● **SET TASK**
Pick out each line of the listing below that contains the string "locateOnScreen".

>> START DATA EXTRACT

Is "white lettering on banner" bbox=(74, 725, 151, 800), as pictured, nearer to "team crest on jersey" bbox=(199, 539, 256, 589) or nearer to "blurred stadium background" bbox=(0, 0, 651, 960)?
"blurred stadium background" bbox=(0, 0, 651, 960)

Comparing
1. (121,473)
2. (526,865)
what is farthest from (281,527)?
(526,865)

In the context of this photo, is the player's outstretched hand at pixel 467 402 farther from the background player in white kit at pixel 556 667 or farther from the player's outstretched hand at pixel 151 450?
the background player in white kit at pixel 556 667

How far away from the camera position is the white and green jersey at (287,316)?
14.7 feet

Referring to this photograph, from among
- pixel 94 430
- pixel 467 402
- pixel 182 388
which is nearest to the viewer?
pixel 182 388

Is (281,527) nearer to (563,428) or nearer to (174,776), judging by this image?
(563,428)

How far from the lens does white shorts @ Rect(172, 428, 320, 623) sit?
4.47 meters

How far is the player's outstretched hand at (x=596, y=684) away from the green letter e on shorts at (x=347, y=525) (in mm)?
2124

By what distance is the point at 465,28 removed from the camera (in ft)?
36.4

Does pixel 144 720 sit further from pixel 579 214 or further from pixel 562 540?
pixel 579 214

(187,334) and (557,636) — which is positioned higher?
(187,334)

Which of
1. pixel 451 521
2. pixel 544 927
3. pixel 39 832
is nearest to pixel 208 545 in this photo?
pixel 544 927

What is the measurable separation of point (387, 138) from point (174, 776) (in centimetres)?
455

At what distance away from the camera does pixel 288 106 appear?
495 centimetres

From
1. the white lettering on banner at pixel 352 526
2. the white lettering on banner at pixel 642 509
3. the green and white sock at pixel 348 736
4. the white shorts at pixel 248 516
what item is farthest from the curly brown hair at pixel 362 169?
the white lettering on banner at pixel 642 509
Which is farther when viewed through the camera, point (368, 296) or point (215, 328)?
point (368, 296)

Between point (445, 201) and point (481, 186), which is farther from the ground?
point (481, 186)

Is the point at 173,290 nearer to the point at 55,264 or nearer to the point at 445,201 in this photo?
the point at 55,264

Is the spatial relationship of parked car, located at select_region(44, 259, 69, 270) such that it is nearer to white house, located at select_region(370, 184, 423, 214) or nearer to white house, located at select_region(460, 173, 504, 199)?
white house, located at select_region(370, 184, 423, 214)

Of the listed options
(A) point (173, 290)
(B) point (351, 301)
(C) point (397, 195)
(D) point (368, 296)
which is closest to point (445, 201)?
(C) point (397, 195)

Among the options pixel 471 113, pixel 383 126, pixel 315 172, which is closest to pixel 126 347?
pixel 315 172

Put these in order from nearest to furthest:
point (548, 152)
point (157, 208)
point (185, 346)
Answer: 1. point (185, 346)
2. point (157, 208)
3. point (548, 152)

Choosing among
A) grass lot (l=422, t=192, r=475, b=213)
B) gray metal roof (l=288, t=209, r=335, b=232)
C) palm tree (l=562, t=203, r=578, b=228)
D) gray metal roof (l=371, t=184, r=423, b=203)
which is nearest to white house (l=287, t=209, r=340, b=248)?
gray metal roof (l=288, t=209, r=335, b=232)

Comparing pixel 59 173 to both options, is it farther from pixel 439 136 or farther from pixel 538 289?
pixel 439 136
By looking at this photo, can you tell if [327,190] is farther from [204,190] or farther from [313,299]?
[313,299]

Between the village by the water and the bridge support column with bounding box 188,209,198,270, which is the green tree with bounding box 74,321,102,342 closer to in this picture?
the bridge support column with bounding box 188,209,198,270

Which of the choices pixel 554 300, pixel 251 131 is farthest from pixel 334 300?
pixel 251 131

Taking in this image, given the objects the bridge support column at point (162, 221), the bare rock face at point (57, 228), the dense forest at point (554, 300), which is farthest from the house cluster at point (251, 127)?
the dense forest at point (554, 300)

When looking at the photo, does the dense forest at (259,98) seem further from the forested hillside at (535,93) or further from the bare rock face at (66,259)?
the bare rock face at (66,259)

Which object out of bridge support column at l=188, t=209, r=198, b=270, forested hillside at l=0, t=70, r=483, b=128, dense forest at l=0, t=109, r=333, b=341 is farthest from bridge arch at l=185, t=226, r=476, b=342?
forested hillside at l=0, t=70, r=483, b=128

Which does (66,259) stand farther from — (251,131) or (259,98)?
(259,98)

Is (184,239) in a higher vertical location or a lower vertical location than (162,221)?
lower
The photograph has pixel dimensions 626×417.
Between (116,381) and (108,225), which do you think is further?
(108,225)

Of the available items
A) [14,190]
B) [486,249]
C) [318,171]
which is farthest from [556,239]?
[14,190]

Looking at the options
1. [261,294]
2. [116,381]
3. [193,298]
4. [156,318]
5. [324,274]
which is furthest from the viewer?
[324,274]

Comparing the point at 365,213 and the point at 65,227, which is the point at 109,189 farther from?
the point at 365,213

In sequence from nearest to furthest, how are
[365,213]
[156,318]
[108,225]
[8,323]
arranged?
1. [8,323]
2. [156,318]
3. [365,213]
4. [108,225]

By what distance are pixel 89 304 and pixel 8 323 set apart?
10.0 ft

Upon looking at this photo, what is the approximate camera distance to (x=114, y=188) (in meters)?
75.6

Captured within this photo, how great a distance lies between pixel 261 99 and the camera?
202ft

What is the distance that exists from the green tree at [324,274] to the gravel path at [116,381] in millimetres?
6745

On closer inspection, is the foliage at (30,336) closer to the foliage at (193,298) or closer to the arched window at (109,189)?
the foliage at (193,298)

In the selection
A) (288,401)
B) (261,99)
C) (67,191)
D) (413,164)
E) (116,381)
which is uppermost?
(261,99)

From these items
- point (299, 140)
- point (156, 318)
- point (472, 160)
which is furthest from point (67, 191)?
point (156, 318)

>> END DATA EXTRACT
>> START DATA EXTRACT

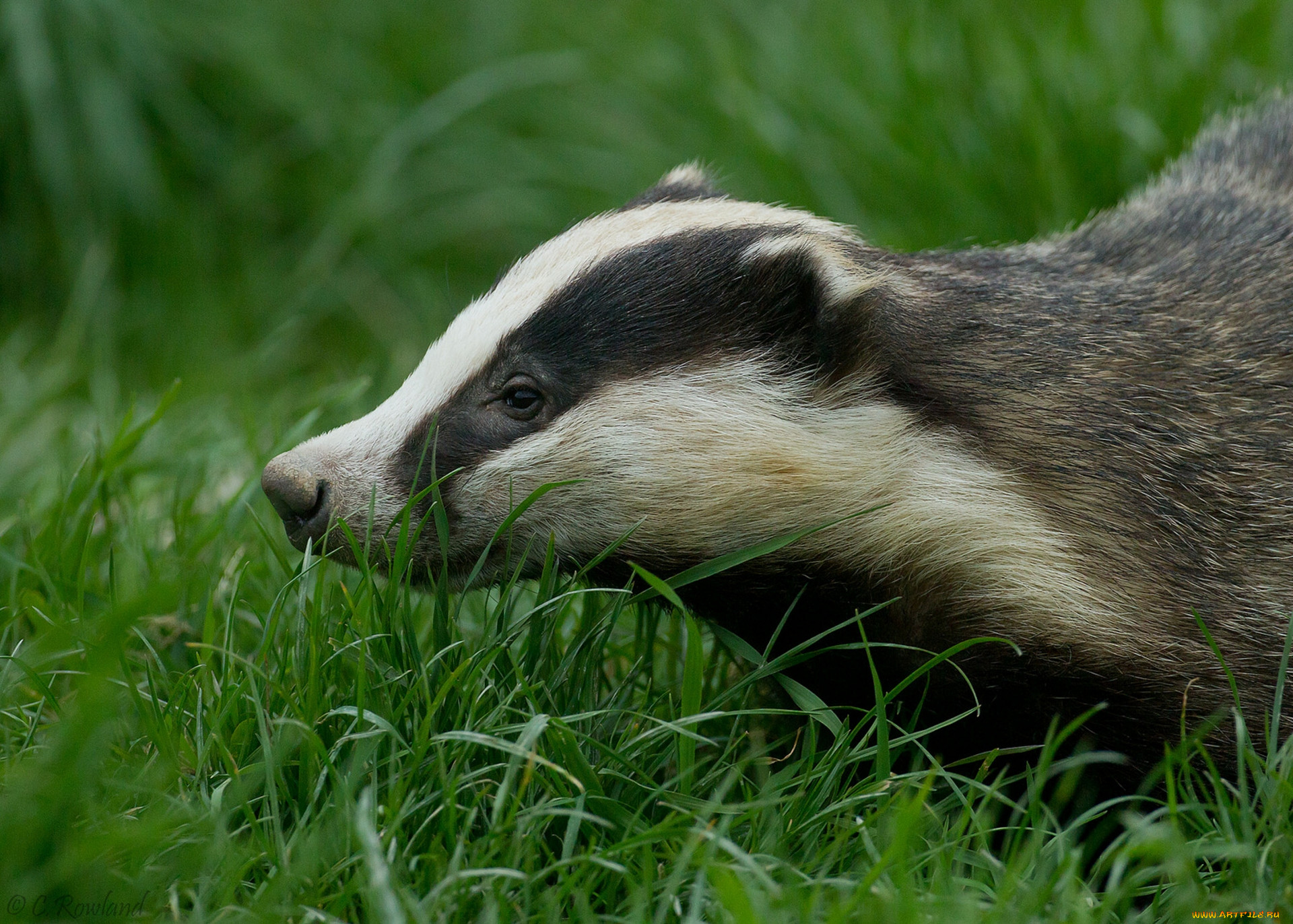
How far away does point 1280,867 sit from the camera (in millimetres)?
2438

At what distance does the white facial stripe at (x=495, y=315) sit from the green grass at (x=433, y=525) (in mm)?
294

>> END DATA EXTRACT
>> START DATA EXTRACT

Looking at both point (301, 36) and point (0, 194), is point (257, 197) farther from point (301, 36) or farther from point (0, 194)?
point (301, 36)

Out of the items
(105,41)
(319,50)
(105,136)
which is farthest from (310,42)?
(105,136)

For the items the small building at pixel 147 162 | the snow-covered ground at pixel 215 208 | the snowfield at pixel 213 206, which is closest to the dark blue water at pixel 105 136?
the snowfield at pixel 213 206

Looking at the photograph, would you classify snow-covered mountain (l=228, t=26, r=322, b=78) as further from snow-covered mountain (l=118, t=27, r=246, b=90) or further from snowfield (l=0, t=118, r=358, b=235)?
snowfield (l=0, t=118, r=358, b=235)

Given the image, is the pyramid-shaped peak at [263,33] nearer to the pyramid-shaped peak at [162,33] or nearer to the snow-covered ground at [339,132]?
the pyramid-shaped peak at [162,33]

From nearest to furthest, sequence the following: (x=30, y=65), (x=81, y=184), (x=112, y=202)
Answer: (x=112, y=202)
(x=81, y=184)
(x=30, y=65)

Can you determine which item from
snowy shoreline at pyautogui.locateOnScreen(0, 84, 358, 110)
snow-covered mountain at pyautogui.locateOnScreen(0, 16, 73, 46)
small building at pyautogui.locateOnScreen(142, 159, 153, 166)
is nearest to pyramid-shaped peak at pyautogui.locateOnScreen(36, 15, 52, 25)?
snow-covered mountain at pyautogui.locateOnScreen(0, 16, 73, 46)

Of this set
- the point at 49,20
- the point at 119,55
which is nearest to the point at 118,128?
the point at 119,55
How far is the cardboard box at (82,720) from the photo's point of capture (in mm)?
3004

>> END DATA EXTRACT

● **OUTPUT BELOW**
snowy shoreline at pyautogui.locateOnScreen(0, 84, 358, 110)
snow-covered mountain at pyautogui.locateOnScreen(0, 16, 73, 46)
small building at pyautogui.locateOnScreen(142, 159, 153, 166)
is nearest to pyramid-shaped peak at pyautogui.locateOnScreen(36, 15, 52, 25)?
snow-covered mountain at pyautogui.locateOnScreen(0, 16, 73, 46)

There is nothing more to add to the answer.